I'm having a little difficulty getting this problem down. I've been trying to follow my notes, but I guess I'm not doing it correctly. Anyone know how to properly answer this question?
Let $\vec{y}$ = $ \left[ {\begin{array}{cc} 8 \\ 5 \\ -5 \\ \end{array} } \right]$ and $\vec{u}$ = $ \left[ {\begin{array}{cc} 4 \\ 4 \\ 4 \\ \end{array} } \right]$. Compute the distance $d$ from $\vec{y}$ to the line through $\vec{u}$ and the origin.
On
$$d=\left|\vec{y}-\frac{\vec{y}\cdot\vec{u}}{|\vec{u}|}{\vec{u}}\right|$$ Then $$d=\left|\begin{pmatrix}8\\5\\-5\end{pmatrix}-\frac{32}{4\sqrt{3}}\begin{pmatrix}4\\4\\4\end{pmatrix}\right|$$
I'll leave the rest to you
On
You can think of $\vec{y}$ as being the sum of two vectors: a vector $\vec{y}_p$ parallel to the line through $\vec{u}$ and the origin, and a vector $\vec{y}_o$ orthogonal to that line.
The $d$ you need to compute is the length of $\vec{y}_o$.
$\vec{y}_p$ is the projection of $\vec{y}$ onto the line through $\vec{u}$ and the origin.

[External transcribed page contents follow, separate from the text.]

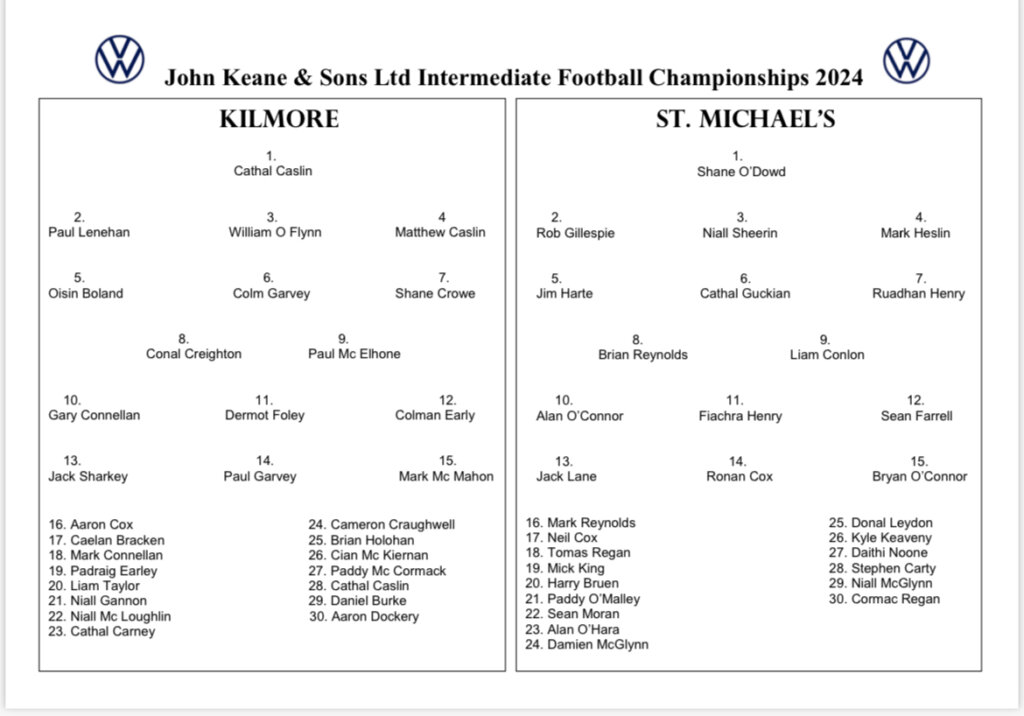 John Keane & Sons Ltd Intermediate Football Championships 2024

KILMORE

1.
Cathal Caslin

2.
Paul Lenehan

3.
William O Flynn

4
Matthew Caslin

5.
Oisin Boland

6.
Colm Garvey

7.
Shane Crowe

8.
Conal Creighton

9.
Paul Mc Elhone

10.
Gary Connellan

11.
Dermot Foley

12.
Colman Early

13.
Jack Sharkey

14.
Paul Garvey

15.
Mark Mc Mahon

16. Aaron Cox
17. Caelan Bracken
18. Mark Connellan
19. Padraig Earley
20. Liam Taylor
21. Niall Gannon
22. Niall Mc Loughlin
23. Cathal Carney

24. Cameron Craughwell
25. Brian Holohan
26. Cian Mc Kiernan
27. Paddy Mc Cormack
28. Cathal Caslin
29. Daniel Burke
30. Aaron Dockery

ST. MICHAEL'S

1.
Shane O'Dowd

2.
Rob Gillespie

3.
Niall Sheerin

4.
Mark Heslin

5.
Jim Harte

6.
Cathal Guckian

7.
Ruadhan Henry

8.
Brian Reynolds

9.
Liam Conlon

10.
Alan O'Connor

11.
Fiachra Henry

12.
Sean Farrell

13.
Jack Lane

14.
Ronan Cox

15.
Bryan O'Connor

16. Mark Reynolds
17. Neil Cox
18. Tomas Regan
19. Mick King
20. Harry Bruen
21. Paddy O'Malley
22. Sean Moran
23. Alan O'Hara
24. Damien McGlynn

25. Donal Leydon
26. Kyle Keaveny
27. Daithi Noone
28. Stephen Carty
29. Niall McGlynn
30. Cormac Regan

The length of $\vec{y}_p$ is equal to the absolute value of the dot product $\vec{y}\cdot\vec{u}'$ where $\vec{u}'$ is a unit vector in the same direction as $\vec{u}$.
Knowing the length of $\vec{y}$ and the length of $\vec{y}_p$ you can use the Pythagorean Theorem to get the length of $\vec{y}_o$.
The squared distance from $(8,5,-5)$ to a point $(4t,4t,4t)$ on the line is $$(8-4t)^2+(5-4t)^2+(-5-4t)^2=48t^2-64t+114.\tag{1}$$ This is minimal at $t=64/96=2/3$ so that the nearest point on the line is $(8/3,8/3,8/3).$ Or since you only need the distance, plug $t=2/3$ into (1) and get $278/3$, and the distance is the squareroot of that.
NOTE: The line could be more simply $(t,t,t)$ which would make for smaller coefficients in (1).